[Exercise a] In the passage on NATO and Russian air safety, where was Stoltenberg when he spoke after the meeting?

[Quoted passage]

▬▬▬▬▬▬

Two Russian Sukhoi Su-24 attack aircraft fly over the USS Donald Cook in the Baltic Sea in April 2016. NATO will consider a Russian proposal to develop a plan to improve air safety around the Baltics, where close encounters with alliance and Russian aircraft have caused concern amid heightened tensions between the old Cold War rivals. (Courtesy U.S. Navy )

NATO will consider a Russian proposal to develop a plan to improve air safety around the Baltics, where close encounters with alliance and Russian aircraft have caused concern amid heightened tensions between the old Cold War rivals.

NATO Secretary-General Jens Stoltenberg said the topic was discussed during a meeting on Wednesday of the NATO-Russia Council, a forum for the two sides to debate issues. It was the first such meeting since last week’s NATO summit in Warsaw.

“Russia proposed a way forward on how we can address issues related to transponders and air safety,” Stoltenberg said after the meeting at NATO headquarters in Brussels.

“We stated clearly that we welcome that Russia is ready to sit down and discuss air safety, transparency, and including transponders, but we also asked for more details.”

▬▬▬▬▬▬

(Dataset items)
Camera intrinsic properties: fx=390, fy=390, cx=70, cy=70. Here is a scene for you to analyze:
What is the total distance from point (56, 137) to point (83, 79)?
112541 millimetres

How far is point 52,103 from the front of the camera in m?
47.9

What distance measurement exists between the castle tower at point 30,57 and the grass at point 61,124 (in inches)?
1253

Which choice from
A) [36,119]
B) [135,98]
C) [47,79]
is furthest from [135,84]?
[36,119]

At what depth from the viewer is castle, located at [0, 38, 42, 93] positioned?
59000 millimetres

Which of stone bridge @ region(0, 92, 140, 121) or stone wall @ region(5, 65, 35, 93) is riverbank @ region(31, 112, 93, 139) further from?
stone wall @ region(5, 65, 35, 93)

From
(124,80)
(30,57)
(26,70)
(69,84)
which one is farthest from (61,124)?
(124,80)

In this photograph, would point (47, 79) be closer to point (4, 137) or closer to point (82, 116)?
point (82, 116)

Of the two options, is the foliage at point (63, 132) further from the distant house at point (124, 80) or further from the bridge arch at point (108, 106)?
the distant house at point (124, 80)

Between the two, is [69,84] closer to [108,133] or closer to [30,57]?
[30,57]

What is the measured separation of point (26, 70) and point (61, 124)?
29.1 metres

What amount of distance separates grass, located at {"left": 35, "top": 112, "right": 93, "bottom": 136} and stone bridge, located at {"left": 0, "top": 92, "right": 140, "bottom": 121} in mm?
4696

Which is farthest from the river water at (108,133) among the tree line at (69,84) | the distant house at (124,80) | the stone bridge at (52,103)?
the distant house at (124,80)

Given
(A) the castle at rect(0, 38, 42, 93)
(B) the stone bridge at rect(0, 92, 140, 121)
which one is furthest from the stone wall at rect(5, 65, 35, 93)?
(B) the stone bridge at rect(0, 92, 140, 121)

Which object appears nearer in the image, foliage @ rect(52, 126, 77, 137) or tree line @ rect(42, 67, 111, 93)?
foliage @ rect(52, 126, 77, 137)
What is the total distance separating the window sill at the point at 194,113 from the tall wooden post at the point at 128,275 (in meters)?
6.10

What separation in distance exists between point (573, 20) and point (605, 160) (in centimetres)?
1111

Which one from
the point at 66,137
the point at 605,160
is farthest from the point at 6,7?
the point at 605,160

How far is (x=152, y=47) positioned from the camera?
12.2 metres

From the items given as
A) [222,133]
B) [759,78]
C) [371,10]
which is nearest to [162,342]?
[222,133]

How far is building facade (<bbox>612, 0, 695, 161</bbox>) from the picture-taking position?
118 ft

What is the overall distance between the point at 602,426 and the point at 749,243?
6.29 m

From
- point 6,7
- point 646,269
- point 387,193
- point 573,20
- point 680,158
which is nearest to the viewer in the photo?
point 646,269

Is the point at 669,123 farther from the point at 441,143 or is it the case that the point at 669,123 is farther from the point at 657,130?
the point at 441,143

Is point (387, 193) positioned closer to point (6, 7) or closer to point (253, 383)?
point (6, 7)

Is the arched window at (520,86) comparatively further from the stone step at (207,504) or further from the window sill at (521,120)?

▬▬▬▬▬▬

[Exercise b] In the records, take the lines from the one containing "What is the overall" through the end of the records. Write those lines out again with "farther" replaced by "further" and nothing else changed.

[Result a] At NATO headquarters in Brussels.

[Result b]
What is the overall distance between the point at 602,426 and the point at 749,243?
6.29 m

From
- point 6,7
- point 646,269
- point 387,193
- point 573,20
- point 680,158
which is nearest to the viewer in the photo?
point 646,269

Is the point at 669,123 further from the point at 441,143 or is it the case that the point at 669,123 is further from the point at 657,130?
the point at 441,143

Is point (387, 193) positioned closer to point (6, 7) or closer to point (253, 383)?
point (6, 7)

Is the arched window at (520,86) comparatively further from the stone step at (207,504) or further from the window sill at (521,120)?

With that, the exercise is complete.